Dans Marca, en août 2018, Avila montre aussi son envie de rester à Huesca. « Le désir d’être ici est unique. Je me sens chez moi, je me sens aimé, les gens ont un grand coeur ici, vous voulez rester là où vous vous sentez à l’aise, je me sens bien ici ». Logiquement, quelques jours après, Avila est de retour à Huesca et confirme qu’il sera là la saison prochaine. La ville entière pousse un souffle de soulagement. Le talisman est encore là, la saison en Liga ne pourra que bien se passer et au pire, Avila sera là pour bouger le groupe.

Modèle et leader de Huesca en Liga 

De retour chez lui, tout ne va pas pourtant bien se passer pour Avila. Lors du premier match, il débute même sur le banc. Il voit les siens s’adjuger une victoire de prestige face à Eibar pour ouvrir la saison. Le Huesca de Leo Franco est plus joueur que celui de Rubi mais aussi moins souverain. Pour la 2e journée, Avila est encore sur le banc. Il rentre pour le dernier quart d’heure et son équipe est menée 2-1. Lors de ce petit laps de temps, l’Argentin va pourtant montrer qu’il est encore le leader offensif de Huesca. A la 87e minute, il reçoit un ballon de Melero. Il semble loin et pas dans la meilleure des positions. Pourtant Avila va encore une fois faire parler sa magie pour marquer un but sensationnel.
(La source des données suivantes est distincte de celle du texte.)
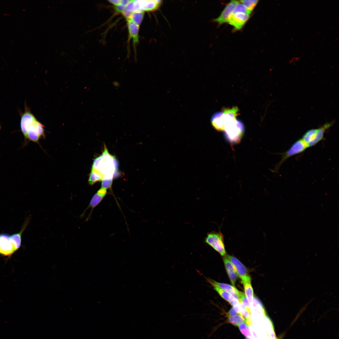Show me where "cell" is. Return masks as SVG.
Returning a JSON list of instances; mask_svg holds the SVG:
<instances>
[{
    "instance_id": "2",
    "label": "cell",
    "mask_w": 339,
    "mask_h": 339,
    "mask_svg": "<svg viewBox=\"0 0 339 339\" xmlns=\"http://www.w3.org/2000/svg\"><path fill=\"white\" fill-rule=\"evenodd\" d=\"M239 115V109L236 106L224 108L222 111L215 113L212 116L211 123L213 127L219 131H224L225 126L236 120Z\"/></svg>"
},
{
    "instance_id": "7",
    "label": "cell",
    "mask_w": 339,
    "mask_h": 339,
    "mask_svg": "<svg viewBox=\"0 0 339 339\" xmlns=\"http://www.w3.org/2000/svg\"><path fill=\"white\" fill-rule=\"evenodd\" d=\"M307 148V144L302 138L296 141L287 150L281 153V160L278 164L277 169H278L288 158L303 152Z\"/></svg>"
},
{
    "instance_id": "16",
    "label": "cell",
    "mask_w": 339,
    "mask_h": 339,
    "mask_svg": "<svg viewBox=\"0 0 339 339\" xmlns=\"http://www.w3.org/2000/svg\"><path fill=\"white\" fill-rule=\"evenodd\" d=\"M208 281L213 286H216L221 288L231 294L234 298L238 300L237 294L239 290L234 286L211 280H208Z\"/></svg>"
},
{
    "instance_id": "27",
    "label": "cell",
    "mask_w": 339,
    "mask_h": 339,
    "mask_svg": "<svg viewBox=\"0 0 339 339\" xmlns=\"http://www.w3.org/2000/svg\"><path fill=\"white\" fill-rule=\"evenodd\" d=\"M113 178H103L102 180L101 188L107 190L111 187Z\"/></svg>"
},
{
    "instance_id": "13",
    "label": "cell",
    "mask_w": 339,
    "mask_h": 339,
    "mask_svg": "<svg viewBox=\"0 0 339 339\" xmlns=\"http://www.w3.org/2000/svg\"><path fill=\"white\" fill-rule=\"evenodd\" d=\"M250 15L243 13L233 14L228 23L233 26L236 30H240L245 24L250 17Z\"/></svg>"
},
{
    "instance_id": "29",
    "label": "cell",
    "mask_w": 339,
    "mask_h": 339,
    "mask_svg": "<svg viewBox=\"0 0 339 339\" xmlns=\"http://www.w3.org/2000/svg\"><path fill=\"white\" fill-rule=\"evenodd\" d=\"M126 7L122 5L114 6V8L115 13H121L122 14L125 10Z\"/></svg>"
},
{
    "instance_id": "10",
    "label": "cell",
    "mask_w": 339,
    "mask_h": 339,
    "mask_svg": "<svg viewBox=\"0 0 339 339\" xmlns=\"http://www.w3.org/2000/svg\"><path fill=\"white\" fill-rule=\"evenodd\" d=\"M239 1L232 0L226 6L222 12L219 16L214 20V21L221 24L226 23H228L233 13L234 9L239 3Z\"/></svg>"
},
{
    "instance_id": "1",
    "label": "cell",
    "mask_w": 339,
    "mask_h": 339,
    "mask_svg": "<svg viewBox=\"0 0 339 339\" xmlns=\"http://www.w3.org/2000/svg\"><path fill=\"white\" fill-rule=\"evenodd\" d=\"M118 167L117 161L111 155L106 148H105L102 154L96 158L93 163L92 170L95 171L102 177L110 175L114 177L117 173Z\"/></svg>"
},
{
    "instance_id": "25",
    "label": "cell",
    "mask_w": 339,
    "mask_h": 339,
    "mask_svg": "<svg viewBox=\"0 0 339 339\" xmlns=\"http://www.w3.org/2000/svg\"><path fill=\"white\" fill-rule=\"evenodd\" d=\"M239 328L241 333L245 336H249L252 337L250 327L246 323H242L240 324L239 326Z\"/></svg>"
},
{
    "instance_id": "8",
    "label": "cell",
    "mask_w": 339,
    "mask_h": 339,
    "mask_svg": "<svg viewBox=\"0 0 339 339\" xmlns=\"http://www.w3.org/2000/svg\"><path fill=\"white\" fill-rule=\"evenodd\" d=\"M44 126L37 119L28 126L27 131V138L30 141L37 142L40 137L44 135Z\"/></svg>"
},
{
    "instance_id": "12",
    "label": "cell",
    "mask_w": 339,
    "mask_h": 339,
    "mask_svg": "<svg viewBox=\"0 0 339 339\" xmlns=\"http://www.w3.org/2000/svg\"><path fill=\"white\" fill-rule=\"evenodd\" d=\"M226 256L232 264L237 276L241 279V282L249 276L245 266L237 258L229 255Z\"/></svg>"
},
{
    "instance_id": "30",
    "label": "cell",
    "mask_w": 339,
    "mask_h": 339,
    "mask_svg": "<svg viewBox=\"0 0 339 339\" xmlns=\"http://www.w3.org/2000/svg\"><path fill=\"white\" fill-rule=\"evenodd\" d=\"M238 314V313L233 307L229 311L228 315L229 317H233L236 315Z\"/></svg>"
},
{
    "instance_id": "22",
    "label": "cell",
    "mask_w": 339,
    "mask_h": 339,
    "mask_svg": "<svg viewBox=\"0 0 339 339\" xmlns=\"http://www.w3.org/2000/svg\"><path fill=\"white\" fill-rule=\"evenodd\" d=\"M102 176L98 172L91 170L88 180L89 183L93 185L97 181L102 180Z\"/></svg>"
},
{
    "instance_id": "31",
    "label": "cell",
    "mask_w": 339,
    "mask_h": 339,
    "mask_svg": "<svg viewBox=\"0 0 339 339\" xmlns=\"http://www.w3.org/2000/svg\"><path fill=\"white\" fill-rule=\"evenodd\" d=\"M113 84L114 85L116 86H118L119 85V83L116 82L114 83Z\"/></svg>"
},
{
    "instance_id": "18",
    "label": "cell",
    "mask_w": 339,
    "mask_h": 339,
    "mask_svg": "<svg viewBox=\"0 0 339 339\" xmlns=\"http://www.w3.org/2000/svg\"><path fill=\"white\" fill-rule=\"evenodd\" d=\"M244 288L245 294L250 305L254 298L253 291L251 283V279L249 276L246 279L241 282Z\"/></svg>"
},
{
    "instance_id": "11",
    "label": "cell",
    "mask_w": 339,
    "mask_h": 339,
    "mask_svg": "<svg viewBox=\"0 0 339 339\" xmlns=\"http://www.w3.org/2000/svg\"><path fill=\"white\" fill-rule=\"evenodd\" d=\"M36 119L30 109L26 106L25 111L21 116L20 121L21 130L26 139L27 138V131L28 126Z\"/></svg>"
},
{
    "instance_id": "17",
    "label": "cell",
    "mask_w": 339,
    "mask_h": 339,
    "mask_svg": "<svg viewBox=\"0 0 339 339\" xmlns=\"http://www.w3.org/2000/svg\"><path fill=\"white\" fill-rule=\"evenodd\" d=\"M223 261L231 282L233 285H234L236 282L237 276L234 267L231 262L226 256L224 257Z\"/></svg>"
},
{
    "instance_id": "24",
    "label": "cell",
    "mask_w": 339,
    "mask_h": 339,
    "mask_svg": "<svg viewBox=\"0 0 339 339\" xmlns=\"http://www.w3.org/2000/svg\"><path fill=\"white\" fill-rule=\"evenodd\" d=\"M251 13L247 9L245 5L239 1L234 9L233 14L238 13H243L250 14Z\"/></svg>"
},
{
    "instance_id": "14",
    "label": "cell",
    "mask_w": 339,
    "mask_h": 339,
    "mask_svg": "<svg viewBox=\"0 0 339 339\" xmlns=\"http://www.w3.org/2000/svg\"><path fill=\"white\" fill-rule=\"evenodd\" d=\"M107 191L106 189L101 187L93 196L87 207L81 215L83 216L88 209L91 208L90 213L86 220H88L90 218L94 208L102 201L105 196L107 193Z\"/></svg>"
},
{
    "instance_id": "15",
    "label": "cell",
    "mask_w": 339,
    "mask_h": 339,
    "mask_svg": "<svg viewBox=\"0 0 339 339\" xmlns=\"http://www.w3.org/2000/svg\"><path fill=\"white\" fill-rule=\"evenodd\" d=\"M126 19L127 21L129 33V40L131 39H132L134 47L135 48L136 44L139 41V25L129 18Z\"/></svg>"
},
{
    "instance_id": "9",
    "label": "cell",
    "mask_w": 339,
    "mask_h": 339,
    "mask_svg": "<svg viewBox=\"0 0 339 339\" xmlns=\"http://www.w3.org/2000/svg\"><path fill=\"white\" fill-rule=\"evenodd\" d=\"M160 3L158 1L132 0L133 11H153L159 7Z\"/></svg>"
},
{
    "instance_id": "32",
    "label": "cell",
    "mask_w": 339,
    "mask_h": 339,
    "mask_svg": "<svg viewBox=\"0 0 339 339\" xmlns=\"http://www.w3.org/2000/svg\"><path fill=\"white\" fill-rule=\"evenodd\" d=\"M246 339H253L251 337L249 336H247L246 337Z\"/></svg>"
},
{
    "instance_id": "26",
    "label": "cell",
    "mask_w": 339,
    "mask_h": 339,
    "mask_svg": "<svg viewBox=\"0 0 339 339\" xmlns=\"http://www.w3.org/2000/svg\"><path fill=\"white\" fill-rule=\"evenodd\" d=\"M237 295L239 301L246 308L250 309V305L245 294L243 292L238 291Z\"/></svg>"
},
{
    "instance_id": "21",
    "label": "cell",
    "mask_w": 339,
    "mask_h": 339,
    "mask_svg": "<svg viewBox=\"0 0 339 339\" xmlns=\"http://www.w3.org/2000/svg\"><path fill=\"white\" fill-rule=\"evenodd\" d=\"M214 289L218 293L219 295L224 299L229 302L235 298L231 294L216 286H213Z\"/></svg>"
},
{
    "instance_id": "28",
    "label": "cell",
    "mask_w": 339,
    "mask_h": 339,
    "mask_svg": "<svg viewBox=\"0 0 339 339\" xmlns=\"http://www.w3.org/2000/svg\"><path fill=\"white\" fill-rule=\"evenodd\" d=\"M108 1L112 4L114 6H117L120 5H122L126 6L129 3L130 0H109Z\"/></svg>"
},
{
    "instance_id": "5",
    "label": "cell",
    "mask_w": 339,
    "mask_h": 339,
    "mask_svg": "<svg viewBox=\"0 0 339 339\" xmlns=\"http://www.w3.org/2000/svg\"><path fill=\"white\" fill-rule=\"evenodd\" d=\"M205 241L222 256L225 255L223 236L220 232L209 233L205 238Z\"/></svg>"
},
{
    "instance_id": "33",
    "label": "cell",
    "mask_w": 339,
    "mask_h": 339,
    "mask_svg": "<svg viewBox=\"0 0 339 339\" xmlns=\"http://www.w3.org/2000/svg\"><path fill=\"white\" fill-rule=\"evenodd\" d=\"M1 126L0 124V129H1Z\"/></svg>"
},
{
    "instance_id": "20",
    "label": "cell",
    "mask_w": 339,
    "mask_h": 339,
    "mask_svg": "<svg viewBox=\"0 0 339 339\" xmlns=\"http://www.w3.org/2000/svg\"><path fill=\"white\" fill-rule=\"evenodd\" d=\"M229 321L235 326H238L240 324L242 323H247L246 320L239 314L233 317H229Z\"/></svg>"
},
{
    "instance_id": "23",
    "label": "cell",
    "mask_w": 339,
    "mask_h": 339,
    "mask_svg": "<svg viewBox=\"0 0 339 339\" xmlns=\"http://www.w3.org/2000/svg\"><path fill=\"white\" fill-rule=\"evenodd\" d=\"M259 1L257 0H244L239 2L245 5L251 12L256 7Z\"/></svg>"
},
{
    "instance_id": "3",
    "label": "cell",
    "mask_w": 339,
    "mask_h": 339,
    "mask_svg": "<svg viewBox=\"0 0 339 339\" xmlns=\"http://www.w3.org/2000/svg\"><path fill=\"white\" fill-rule=\"evenodd\" d=\"M224 137L231 144L238 143L240 142L244 131L243 123L239 120H236L228 123L224 130Z\"/></svg>"
},
{
    "instance_id": "4",
    "label": "cell",
    "mask_w": 339,
    "mask_h": 339,
    "mask_svg": "<svg viewBox=\"0 0 339 339\" xmlns=\"http://www.w3.org/2000/svg\"><path fill=\"white\" fill-rule=\"evenodd\" d=\"M331 124V123H327L319 128L311 129L307 131L301 138L308 148L313 146L323 139L326 131L330 127Z\"/></svg>"
},
{
    "instance_id": "19",
    "label": "cell",
    "mask_w": 339,
    "mask_h": 339,
    "mask_svg": "<svg viewBox=\"0 0 339 339\" xmlns=\"http://www.w3.org/2000/svg\"><path fill=\"white\" fill-rule=\"evenodd\" d=\"M144 16V11H135L132 12L129 17L127 18L130 19L140 26L143 21Z\"/></svg>"
},
{
    "instance_id": "6",
    "label": "cell",
    "mask_w": 339,
    "mask_h": 339,
    "mask_svg": "<svg viewBox=\"0 0 339 339\" xmlns=\"http://www.w3.org/2000/svg\"><path fill=\"white\" fill-rule=\"evenodd\" d=\"M19 248L11 235L6 233L0 234V254L10 256Z\"/></svg>"
}]
</instances>
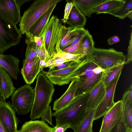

Huesca ramène un bon nul de San Mames et Avila confirme qu’il est plus qu’un joueur, il est l’âme de Huesca.

Crédits : Diario AS

Pourtant après ce but tout va s’écrouler à Huesca. Alors qu’Avila vit son rêve et joue face à Messi, le club prend un cinglant 8-2. Les Aragonais tombent dans une spirale infernale et Leo Franco est démis de ses fonctions. Avila joue mais est moins décisif. Cependant le groupe travail bien et reprend espoir sous l’impulsion de Francisco. L’ancien d’Almeria s’est tout de suite appuyé sur Avila. L’offensif est revenu plusieurs fois sur son état d’esprit et la manière dont il aborde son quotidien de footballeur.  « Je chérie la vie. Chaque match que je joue, je le joue pour être heureux en souvenir de mon passé. A chaque match je profite  beaucoup parce que je ne sais pas si demain je pourrai le faire à nouveau. » Model d’application et d’état d’esprit, Avila sera encore le joueur déterminant dans la réussite de Huesca.

Pour la première victoire de l’ère Francisco, il n’est pas titulaire et pas décisif. Cette défaite ne lancera aucune série. Quelques semaines après, Huesca se remet à enchaîner. Après un bon nul face à la Real, les Aragonais s’offrent un festival face à Valladolid mais Avila est encore sur le banc. Francisco lui préfère Cucho qui ne fait pourtant pas l’unanimité chez les suiveurs. Lors du déplacement face à Girona la semaine suivante, l’argentin est titulaire et marque les deux seuls buts du match. Une prestation qui lui offrira une place de titulaire. Alors qu’il a commencé sur le banc face à Seville, c’est lui qui va marquer ce but décisif à la 98e minute. Huesca n’est pas mort et n’est plus qu’à 3 points du premier non relégable. A force d’abnégation et de travail, Huesca peut croire en son salut et Avila n’y est pas pour rien. Comme il l’explique bien : « Si vous ne vous battez pas, vous ne gagnerez jamais rien ». Et niveau bagarre, Avila c’est la Champion’s League.